There are moments in Stones In Her Mouth when the chants of the performers palpably resonate in your chest.  Deconstructed rhythms of Maori speech score the entire performance. The sound of each song and chant is compelling, hypnotic at times, and deeply affective. 

Visually, the stage has been stripped of all colour. Upstage is a massive screen of subtly flickering black and white projections while along the front of the stage runs fluorescent tube lighting. Helen Todd’s lighting design is immensely innovative in its reliance on the potential of darkness, perhaps more so, than illumination. Lemi Ponifasio’s choreography makes exceptional use of the shadows. The show concludes as the dancers slowly submerge themselves into complete darkness.

Aesthetically, the show is an undeniable success, but to read it only from this perspective would ignore so much of the work’s significance as a piece of community theatre. Ten Maori women performed the piece. They also wrote all of the text. In Maori tradition, there is a practice of songwriting, moteatea, which is primarily practiced by women.  These songs can be used to express anything from songs of longing and desire, to songs of social and political commentary. In the pre-chat, Ponifasio explained that he had asked the women only one question: “What do you want to say to the world?” From there, they composed a huge range of deeply emotive songs, all spoken in the Maori language, that served as the basis for the show. 

Had I not sat in on the pre-chat, I may have had a very different reception of this piece. With their long, black dresses, slicked back hair, and articulate upper body gestures, the performers looked occasionally like they had walked out of Martha Graham’s company.  I couldn’t help but cringe momentarily at the suspicion that these talented women were given a platform to have their voices heard, only to have it neutralized by a slick, Western, contemporary aesthetic. Thankfully, I soon dropped this self-righteous policing of potentially neo-colonial artistic practices in light of Ponifasio’s frank, inspiring discussion of his process.  

The germination point of this particular show occurred as Ponifasi watched one of his performers, Rosie TeRauawhea Belvie, in rehearsal for a previous performance.  He asked himself, “When is the point at which this talented young woman disappears?” When is it that she is forced into the background of a “man’s world?”  Eventually, he asked Rosie to gather a group of her friends to create this piece. 
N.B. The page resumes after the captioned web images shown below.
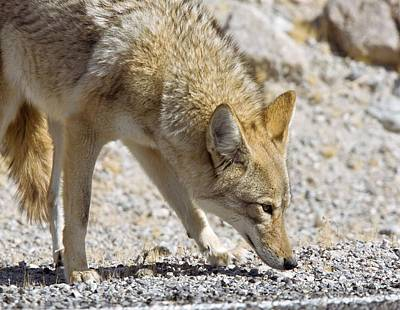 Coyote At A Roadside Poster by Science Photo Library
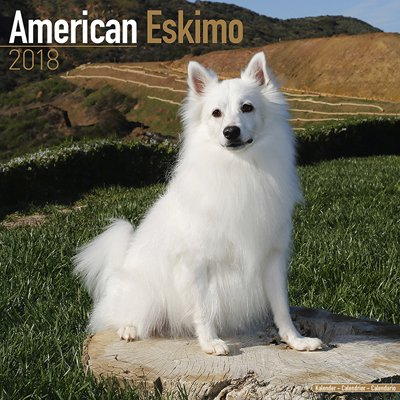 2018ペットカレンダー 75「アメリカンエスキモー」 (英国製)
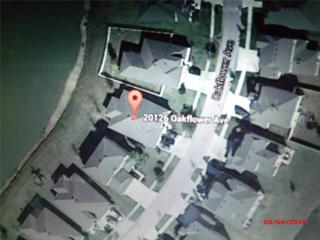 20126  Oakflower Avenue  , Tampa, FL 33647 (MLS #O5350413) :: The Duncan Duo & Associates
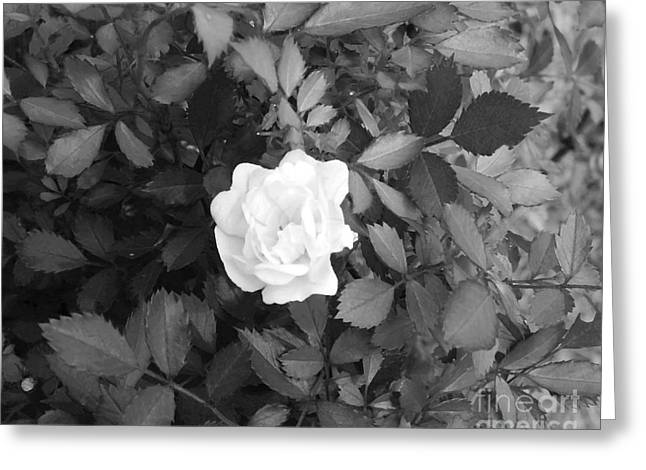 Rose Pleasure Greeting Cards - Simplicity Of A Flower Greeting Card by Cynthia Baker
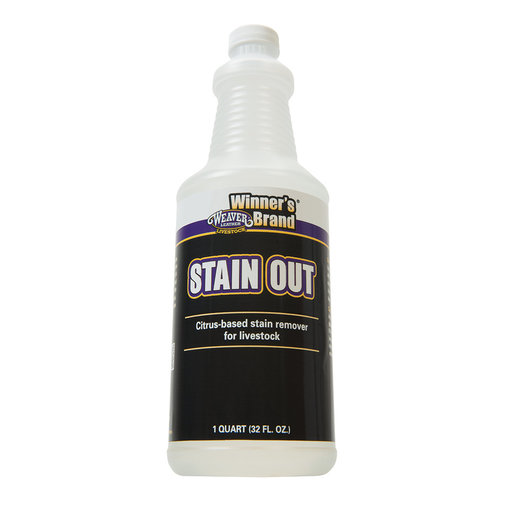 View larger image of Stain Out Stain Remover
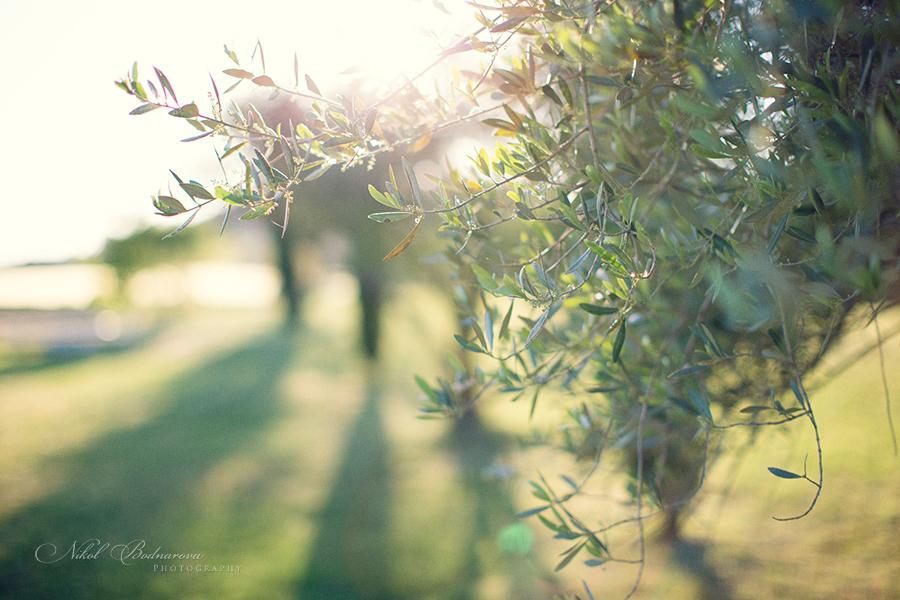 nikol_bodnarova_destination_wedding_photographer_1011.jpg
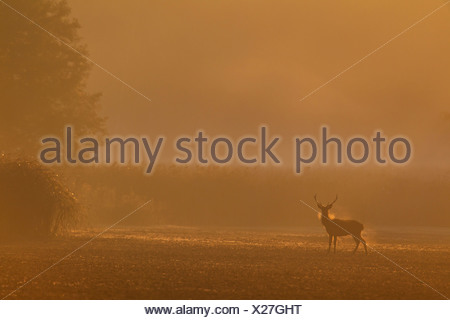 Red Deer (Cervus elaphus), stag sur un champ dans la brume du matin, l'Allemagne, la Saxe, Syd Banque D'Images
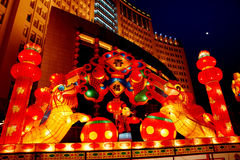 Chinese festival lantern. The festival lanterns are exhibited  during the Chinese New Year(Spring Festival) and Lantern Festival Stock Images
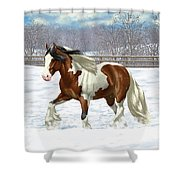 Bay Pinto Gypsy Vanner In Snow Shower Curtain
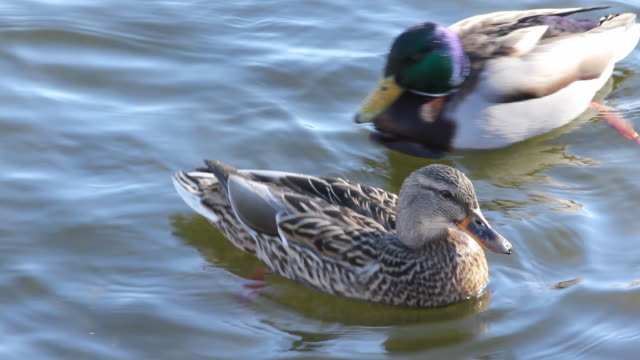 duck swimming. - two animals stock videos & royalty-free footage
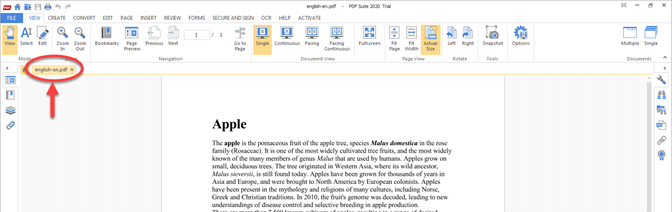 open a pdf file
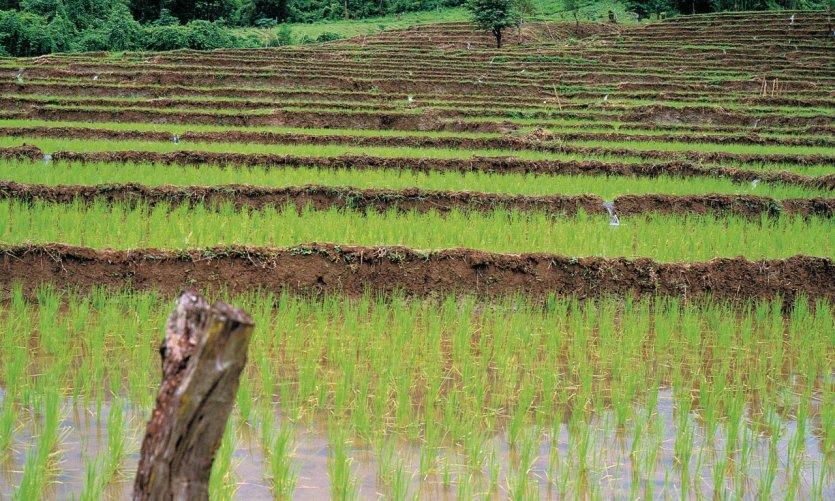 La culture du riz représente une place très importante en Thaïlande.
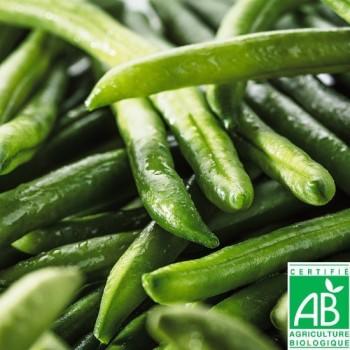 Haricots verts très fins Bio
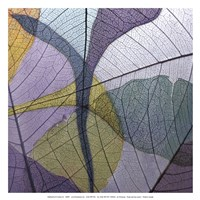 Purple and Grey Leaves I Fine Art Print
There remains a distinct tension between the deeply personal context and process of the work, and what appears as a very depersonalized aesthetic presentation.  However, it is precisely this play between the disappearance and reappearance of the women from the shadows, both as individuals and a collective group, which is central to the exploration of Stones In Her Mouth. I did not read the English translations in my program until after the show ended, but the obvious strength and force of anger in the songs never failed to reach out of the stage’s darkness and pull me in regardless of the language barrier.  This was a level of anger that I have never witnessed before. The anger of watching one’s planet being slowly murdered, one’s cultural identity being constantly assailed, and one’s daughters being forsaken in a society that has forgotten their sacredness.

I call out into the night

Where are you my elders?
Chiefs of yesteryear, 
I whisper to the wind
Is this the legacy of the past?
The abuse of women?
No, No, Never!
let your cowardly ways fly away
I will slap your face!
Wake up!
Stop talking rubbish
The power and sacredness of women 
is from Papatuanuku, Earth Mother
and Hinenuitepo
Goddess of the night 
Support your women so that they
may grow with grace
Don’t oppress them, show them
The correct way of healing.
I am torn with grief, that eats at my heart 

- Mere Boynton (in translation from the original Maori)
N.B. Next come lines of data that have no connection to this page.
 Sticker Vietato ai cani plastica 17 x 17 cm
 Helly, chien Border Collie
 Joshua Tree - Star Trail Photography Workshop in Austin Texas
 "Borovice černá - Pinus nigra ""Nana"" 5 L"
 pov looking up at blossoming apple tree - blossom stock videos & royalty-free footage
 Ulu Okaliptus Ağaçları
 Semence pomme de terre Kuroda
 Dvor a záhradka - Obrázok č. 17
For Ponifasio, there is no such thing as authentic cultural representation; there is only authentic engagement.  This is the job of performance as he sees it—to ritually bring people together to experience a different way of seeing the world.  In a 'traditional' context, these dancers would be wearing grass skirts and headdresses, making it far too easy for an audience to package them according to their own, preconceived ideas of indigenous Maori dancers and leave their engagement at the level of  'Oh, isn’t that an interesting cultural practice?' By removing the easy cultural signifiers, Ponifasio’s stark aestheticization seems to be asking the audience to meet these women on their own terms and truly listen to them.  

In Maori mythology, the first human was a woman named Hineahuone.  Not only are Maori women deeply respected as the progenitors of humanity, they are also highly regarded as poets and the carriers of moteatea tradition. To engage with Stones In Her Mouth at the level the creators hope for is not only to consider the performers’ experience of the world, and to witness their rage at current systems of oppression. It’s to join them, albeit briefly, in the creation of an alternate world.  Stones In Her Mouth, to the extent that it succeeds in this task, is truly radical theatre.